PLANS to send people outwith the Lothians for cataract operations will be disruptive to patients and hinder progress of trainee doctors, it is claimed.
The Royal College of Ophthalmologists criticised NHS Lothian proposals to outsource more eye surgery to Glasgow in a bid to reduce a backlog.
The trust admitted the department is struggling to cope as demand in the Capital has soared, causing them to look to private clinics.
The explosion in numbers – blamed on the prevalence of diabetes and an ageing population – led to nearly 400 patients waiting more than 12 weeks to be seen in June.
It has led to health bosses sending cases to the Golden Jubilee National Waiting Times Centre. But a spokesman for the RCO, the professional body for eye doctors, said the college had “concerns” about outsourcing works from hospitals.
He said: “It may have a destabilising effect on local services and have an effect on being able to train trainees.
“The easy and straight forward cases disappear so they don’t have them to train up.
“These patients get cherry- picked. Anything that is remotely difficult gets sent back. It’s a waste of time for the patient and a duplication of investigations.”
He added it could lead to future funding issues for ophthalmology departments if theatres were deemed to be under-used, and not all clinics were fully equipped if something goes wrong.
The missed targets come as more urgent cases, such as patients suffering from macular degeneration, glaucoma and diabetic retinopathy, are treated as a priority as they are at greater risk of blindness,
It has meant people with lesser clinical priorities – such as people awaiting cataract operations – are being delayed.
Dr David Farquharson, Medical Director, NHS Lothian said the plans were to address the increase in the number of people waiting too long for ophthalmology appointments.
“The challenges in this area have been exacerbated by the need to regularly review patients who are not covered by the waiting times standard but are of a higher clinical priority and at greater risk of losing their sight, such as those with glaucoma or diabetes-related problems.
“In order to ensure we treat people as quickly as possible we will be increasing our use of the National Waiting Times Centre and independent sector for ophthalmology services until we have sufficient sustainable capacity within NHS Lothian.” Ian Brown, of the Royal National Institute of Blind People, said swift surgery was important as delays to treatments had a debilitating impact on the everyday lives of people. He said: “Cataracts can stop people from being able to read and drive which is a problem for people working or even if they are retired.
Life through a lens
CATARACTS are cloudy patches on the lens which cause loss of sight.

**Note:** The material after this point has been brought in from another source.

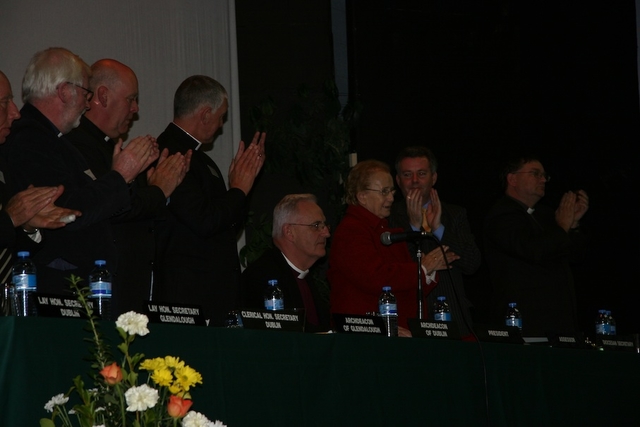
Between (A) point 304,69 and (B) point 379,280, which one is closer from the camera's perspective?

They affect a third of people aged over 65 and can be treated by cataract surgery, which involves replacing the damaged lens with an artificial implant. Cataracts can develop in one or both eyes, and one eye can often be more affected than the other.
The lens is the transparent structure at the front of the eye. It is normally clear and allows light to pass through to the back of the eye. However, if parts of the lens become cloudy, light is unable to pass through the cloudy patches.
Over time, the cloudy patches become bigger, and more of them develop. As less light is able to pass through the lens, the person’s vision is likely to become blurred or cloudy.